**EXERCISE DIRECTIONS**
Extract exactly the range of lines bounded by the line containing "At what distance from each" and the final line of the listing, both ends included, and no other lines.

**SUPPLIED ENTRIES**
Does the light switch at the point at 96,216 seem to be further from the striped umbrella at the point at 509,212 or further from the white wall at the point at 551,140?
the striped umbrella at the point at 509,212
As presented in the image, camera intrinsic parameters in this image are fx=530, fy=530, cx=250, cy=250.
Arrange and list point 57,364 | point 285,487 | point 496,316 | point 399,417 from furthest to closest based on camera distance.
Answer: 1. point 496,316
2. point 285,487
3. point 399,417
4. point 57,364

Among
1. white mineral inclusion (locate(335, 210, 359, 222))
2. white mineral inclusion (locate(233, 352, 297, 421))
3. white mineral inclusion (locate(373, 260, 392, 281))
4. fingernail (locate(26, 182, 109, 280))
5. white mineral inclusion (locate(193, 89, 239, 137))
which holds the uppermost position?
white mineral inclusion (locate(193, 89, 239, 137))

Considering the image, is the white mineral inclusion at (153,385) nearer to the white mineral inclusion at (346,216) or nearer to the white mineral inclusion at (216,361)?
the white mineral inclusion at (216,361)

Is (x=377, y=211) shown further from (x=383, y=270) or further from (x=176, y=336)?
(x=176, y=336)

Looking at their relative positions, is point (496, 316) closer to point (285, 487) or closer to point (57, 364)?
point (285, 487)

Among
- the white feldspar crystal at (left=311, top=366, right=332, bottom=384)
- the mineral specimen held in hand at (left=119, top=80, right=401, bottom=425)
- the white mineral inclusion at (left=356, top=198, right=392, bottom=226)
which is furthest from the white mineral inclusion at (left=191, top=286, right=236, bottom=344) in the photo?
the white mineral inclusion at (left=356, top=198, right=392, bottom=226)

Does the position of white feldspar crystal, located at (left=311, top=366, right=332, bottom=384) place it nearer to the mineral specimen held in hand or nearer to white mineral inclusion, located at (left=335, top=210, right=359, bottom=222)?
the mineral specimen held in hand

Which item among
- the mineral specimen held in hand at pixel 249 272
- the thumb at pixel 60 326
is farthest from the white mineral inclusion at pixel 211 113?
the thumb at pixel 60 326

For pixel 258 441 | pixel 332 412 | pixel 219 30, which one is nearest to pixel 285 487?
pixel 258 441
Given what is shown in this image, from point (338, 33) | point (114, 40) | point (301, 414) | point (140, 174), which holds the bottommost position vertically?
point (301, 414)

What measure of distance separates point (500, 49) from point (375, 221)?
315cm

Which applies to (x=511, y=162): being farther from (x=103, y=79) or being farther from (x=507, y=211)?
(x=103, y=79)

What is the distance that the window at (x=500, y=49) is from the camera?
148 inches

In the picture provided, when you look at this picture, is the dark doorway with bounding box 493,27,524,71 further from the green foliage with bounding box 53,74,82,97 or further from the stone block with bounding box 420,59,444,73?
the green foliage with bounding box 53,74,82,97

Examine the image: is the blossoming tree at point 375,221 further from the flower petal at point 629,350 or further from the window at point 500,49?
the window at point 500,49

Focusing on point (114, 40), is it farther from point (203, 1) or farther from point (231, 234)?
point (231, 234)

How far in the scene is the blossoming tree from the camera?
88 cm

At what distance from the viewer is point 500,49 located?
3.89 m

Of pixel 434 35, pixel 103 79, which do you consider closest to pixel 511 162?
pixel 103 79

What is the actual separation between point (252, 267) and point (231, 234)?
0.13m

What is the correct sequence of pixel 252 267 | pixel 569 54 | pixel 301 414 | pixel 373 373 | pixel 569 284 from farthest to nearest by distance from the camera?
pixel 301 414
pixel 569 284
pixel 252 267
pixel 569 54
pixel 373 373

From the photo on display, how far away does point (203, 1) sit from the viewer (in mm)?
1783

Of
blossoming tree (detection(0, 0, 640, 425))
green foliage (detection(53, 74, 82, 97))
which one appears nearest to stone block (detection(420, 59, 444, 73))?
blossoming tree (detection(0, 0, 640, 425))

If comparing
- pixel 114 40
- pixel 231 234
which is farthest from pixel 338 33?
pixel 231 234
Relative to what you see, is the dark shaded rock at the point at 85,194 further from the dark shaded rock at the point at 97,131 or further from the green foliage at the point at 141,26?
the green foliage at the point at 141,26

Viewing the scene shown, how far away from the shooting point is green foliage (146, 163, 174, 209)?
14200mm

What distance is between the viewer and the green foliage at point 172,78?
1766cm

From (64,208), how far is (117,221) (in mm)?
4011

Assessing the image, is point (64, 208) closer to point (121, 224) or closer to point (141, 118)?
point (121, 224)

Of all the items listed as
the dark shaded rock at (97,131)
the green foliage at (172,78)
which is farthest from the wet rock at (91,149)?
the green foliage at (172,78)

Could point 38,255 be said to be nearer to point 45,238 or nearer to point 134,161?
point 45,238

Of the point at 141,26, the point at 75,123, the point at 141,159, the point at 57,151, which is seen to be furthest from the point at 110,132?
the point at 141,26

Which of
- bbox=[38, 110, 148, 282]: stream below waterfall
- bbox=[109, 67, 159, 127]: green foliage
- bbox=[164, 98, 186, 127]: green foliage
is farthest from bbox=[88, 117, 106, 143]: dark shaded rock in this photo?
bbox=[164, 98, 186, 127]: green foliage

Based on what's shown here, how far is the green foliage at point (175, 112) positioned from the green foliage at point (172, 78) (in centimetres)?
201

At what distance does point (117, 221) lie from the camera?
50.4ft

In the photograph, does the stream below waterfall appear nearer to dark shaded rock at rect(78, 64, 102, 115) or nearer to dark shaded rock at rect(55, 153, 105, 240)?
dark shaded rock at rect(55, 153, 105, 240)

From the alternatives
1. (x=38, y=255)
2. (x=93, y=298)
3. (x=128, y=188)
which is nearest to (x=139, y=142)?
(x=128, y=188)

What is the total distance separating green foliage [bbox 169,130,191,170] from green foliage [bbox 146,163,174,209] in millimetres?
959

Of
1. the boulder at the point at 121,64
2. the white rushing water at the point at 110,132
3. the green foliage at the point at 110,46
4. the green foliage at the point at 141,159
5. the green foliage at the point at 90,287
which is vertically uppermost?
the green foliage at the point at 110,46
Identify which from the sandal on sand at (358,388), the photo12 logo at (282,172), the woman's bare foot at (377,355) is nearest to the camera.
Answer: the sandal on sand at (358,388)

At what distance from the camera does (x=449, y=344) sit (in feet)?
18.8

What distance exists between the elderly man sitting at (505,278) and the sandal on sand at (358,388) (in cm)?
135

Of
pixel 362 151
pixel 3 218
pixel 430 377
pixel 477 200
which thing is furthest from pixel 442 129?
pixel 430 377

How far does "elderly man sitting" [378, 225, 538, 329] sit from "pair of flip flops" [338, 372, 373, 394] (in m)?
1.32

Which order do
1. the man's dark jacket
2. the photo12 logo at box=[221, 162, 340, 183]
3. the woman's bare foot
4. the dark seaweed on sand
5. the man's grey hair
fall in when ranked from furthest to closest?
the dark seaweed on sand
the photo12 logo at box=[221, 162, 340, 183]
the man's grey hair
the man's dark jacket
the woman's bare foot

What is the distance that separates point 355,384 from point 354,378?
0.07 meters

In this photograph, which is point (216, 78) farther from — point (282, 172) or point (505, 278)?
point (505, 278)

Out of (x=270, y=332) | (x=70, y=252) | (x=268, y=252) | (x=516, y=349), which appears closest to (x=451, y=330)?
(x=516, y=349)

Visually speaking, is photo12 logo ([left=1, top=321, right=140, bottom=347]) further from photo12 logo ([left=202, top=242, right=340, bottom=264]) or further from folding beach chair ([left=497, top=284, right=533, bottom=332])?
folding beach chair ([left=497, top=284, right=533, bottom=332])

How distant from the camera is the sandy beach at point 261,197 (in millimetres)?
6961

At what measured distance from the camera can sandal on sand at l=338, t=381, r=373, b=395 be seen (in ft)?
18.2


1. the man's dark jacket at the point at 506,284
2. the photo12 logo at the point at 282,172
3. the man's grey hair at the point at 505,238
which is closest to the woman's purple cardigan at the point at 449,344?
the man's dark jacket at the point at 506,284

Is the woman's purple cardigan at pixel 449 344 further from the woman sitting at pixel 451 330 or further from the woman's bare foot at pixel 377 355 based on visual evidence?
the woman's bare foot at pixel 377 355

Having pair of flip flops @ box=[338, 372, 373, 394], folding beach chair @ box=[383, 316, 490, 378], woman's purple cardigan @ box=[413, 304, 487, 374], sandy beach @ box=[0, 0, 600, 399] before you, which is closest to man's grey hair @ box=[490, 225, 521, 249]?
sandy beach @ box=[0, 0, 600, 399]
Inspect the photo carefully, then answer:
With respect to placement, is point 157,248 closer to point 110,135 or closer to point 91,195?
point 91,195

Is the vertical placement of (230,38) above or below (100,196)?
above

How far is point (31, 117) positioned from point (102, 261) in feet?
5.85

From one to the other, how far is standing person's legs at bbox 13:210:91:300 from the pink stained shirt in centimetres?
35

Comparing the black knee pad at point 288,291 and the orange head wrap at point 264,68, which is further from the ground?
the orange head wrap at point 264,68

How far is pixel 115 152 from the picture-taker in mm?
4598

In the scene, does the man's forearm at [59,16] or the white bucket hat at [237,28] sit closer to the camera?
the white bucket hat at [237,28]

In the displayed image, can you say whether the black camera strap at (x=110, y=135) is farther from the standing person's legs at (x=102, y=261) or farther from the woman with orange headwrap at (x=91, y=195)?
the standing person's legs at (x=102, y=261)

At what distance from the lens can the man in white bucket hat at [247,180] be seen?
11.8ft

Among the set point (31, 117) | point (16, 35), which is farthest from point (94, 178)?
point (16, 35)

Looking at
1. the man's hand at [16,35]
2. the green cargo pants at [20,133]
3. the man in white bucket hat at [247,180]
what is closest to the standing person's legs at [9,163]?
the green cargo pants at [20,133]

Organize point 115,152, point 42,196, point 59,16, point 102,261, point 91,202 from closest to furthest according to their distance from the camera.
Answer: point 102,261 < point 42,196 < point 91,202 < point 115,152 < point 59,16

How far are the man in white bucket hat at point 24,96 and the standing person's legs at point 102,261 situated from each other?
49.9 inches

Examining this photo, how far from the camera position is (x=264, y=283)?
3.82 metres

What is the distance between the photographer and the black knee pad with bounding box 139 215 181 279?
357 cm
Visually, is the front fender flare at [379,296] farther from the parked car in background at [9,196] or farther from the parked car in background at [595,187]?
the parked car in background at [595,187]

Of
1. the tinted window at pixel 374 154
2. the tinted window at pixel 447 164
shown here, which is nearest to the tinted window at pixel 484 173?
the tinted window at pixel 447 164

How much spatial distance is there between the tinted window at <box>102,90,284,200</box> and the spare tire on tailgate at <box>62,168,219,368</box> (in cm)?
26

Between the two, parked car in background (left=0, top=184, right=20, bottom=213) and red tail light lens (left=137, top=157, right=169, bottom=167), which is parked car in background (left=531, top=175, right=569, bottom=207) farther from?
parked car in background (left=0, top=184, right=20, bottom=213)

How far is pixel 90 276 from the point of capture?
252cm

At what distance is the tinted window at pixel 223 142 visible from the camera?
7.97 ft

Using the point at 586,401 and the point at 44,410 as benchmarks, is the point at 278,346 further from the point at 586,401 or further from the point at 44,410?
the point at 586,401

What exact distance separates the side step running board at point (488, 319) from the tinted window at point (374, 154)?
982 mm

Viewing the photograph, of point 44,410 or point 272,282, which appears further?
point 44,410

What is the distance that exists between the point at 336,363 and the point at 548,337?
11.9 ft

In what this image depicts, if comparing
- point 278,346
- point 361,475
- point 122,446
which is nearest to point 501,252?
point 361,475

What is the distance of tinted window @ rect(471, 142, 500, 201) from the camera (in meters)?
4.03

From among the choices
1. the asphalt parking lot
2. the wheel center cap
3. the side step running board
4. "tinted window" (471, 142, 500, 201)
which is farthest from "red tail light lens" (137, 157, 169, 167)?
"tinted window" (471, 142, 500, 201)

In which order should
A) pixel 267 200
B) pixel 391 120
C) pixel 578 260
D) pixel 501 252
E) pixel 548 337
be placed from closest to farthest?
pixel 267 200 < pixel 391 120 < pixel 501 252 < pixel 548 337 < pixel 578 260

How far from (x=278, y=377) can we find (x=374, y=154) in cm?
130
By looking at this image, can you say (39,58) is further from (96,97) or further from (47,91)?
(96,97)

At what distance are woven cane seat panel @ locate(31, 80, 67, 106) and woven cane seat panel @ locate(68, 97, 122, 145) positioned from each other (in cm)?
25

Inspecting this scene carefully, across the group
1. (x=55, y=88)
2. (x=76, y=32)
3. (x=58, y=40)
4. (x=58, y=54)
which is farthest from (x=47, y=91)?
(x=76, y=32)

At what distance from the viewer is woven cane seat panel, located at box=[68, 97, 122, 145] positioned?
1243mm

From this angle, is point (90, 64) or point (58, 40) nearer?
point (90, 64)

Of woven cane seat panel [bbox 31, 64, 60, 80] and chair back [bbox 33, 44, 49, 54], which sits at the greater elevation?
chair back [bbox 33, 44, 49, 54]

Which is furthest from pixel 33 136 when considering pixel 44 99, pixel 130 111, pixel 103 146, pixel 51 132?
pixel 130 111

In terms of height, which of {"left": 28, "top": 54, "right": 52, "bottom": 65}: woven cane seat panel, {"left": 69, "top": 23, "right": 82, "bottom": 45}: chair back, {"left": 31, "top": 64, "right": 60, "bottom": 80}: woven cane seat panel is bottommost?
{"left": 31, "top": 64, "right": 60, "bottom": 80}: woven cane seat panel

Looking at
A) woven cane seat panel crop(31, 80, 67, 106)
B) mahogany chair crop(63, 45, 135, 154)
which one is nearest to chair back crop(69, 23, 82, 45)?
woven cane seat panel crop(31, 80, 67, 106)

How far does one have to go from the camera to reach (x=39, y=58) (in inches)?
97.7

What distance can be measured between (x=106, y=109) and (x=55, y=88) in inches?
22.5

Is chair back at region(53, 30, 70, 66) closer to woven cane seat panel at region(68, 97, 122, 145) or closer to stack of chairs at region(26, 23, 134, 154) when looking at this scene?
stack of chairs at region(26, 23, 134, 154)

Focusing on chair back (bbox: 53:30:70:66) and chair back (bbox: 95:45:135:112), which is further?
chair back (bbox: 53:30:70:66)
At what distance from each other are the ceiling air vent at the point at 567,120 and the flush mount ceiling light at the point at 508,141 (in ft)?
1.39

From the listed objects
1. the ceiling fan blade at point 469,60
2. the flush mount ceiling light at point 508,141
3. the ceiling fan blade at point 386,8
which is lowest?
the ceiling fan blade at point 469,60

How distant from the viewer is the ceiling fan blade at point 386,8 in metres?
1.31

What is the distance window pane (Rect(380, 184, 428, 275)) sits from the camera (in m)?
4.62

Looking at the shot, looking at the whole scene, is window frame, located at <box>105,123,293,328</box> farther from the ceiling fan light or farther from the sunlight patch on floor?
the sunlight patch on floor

**FULL RESPONSE**
At what distance from each other are the ceiling air vent at the point at 567,120 and the flush mount ceiling light at the point at 508,141 (in ft)?
1.39

From the listed objects
1. the ceiling fan blade at point 469,60
2. the flush mount ceiling light at point 508,141
3. the ceiling fan blade at point 386,8
which is lowest?
the ceiling fan blade at point 469,60

How distant from the viewer is the ceiling fan blade at point 386,8 in metres?
1.31

What is the distance window pane (Rect(380, 184, 428, 275)) sits from the camera (in m)?
4.62

Looking at the shot, looking at the whole scene, is window frame, located at <box>105,123,293,328</box> farther from the ceiling fan light or farther from the sunlight patch on floor?
the sunlight patch on floor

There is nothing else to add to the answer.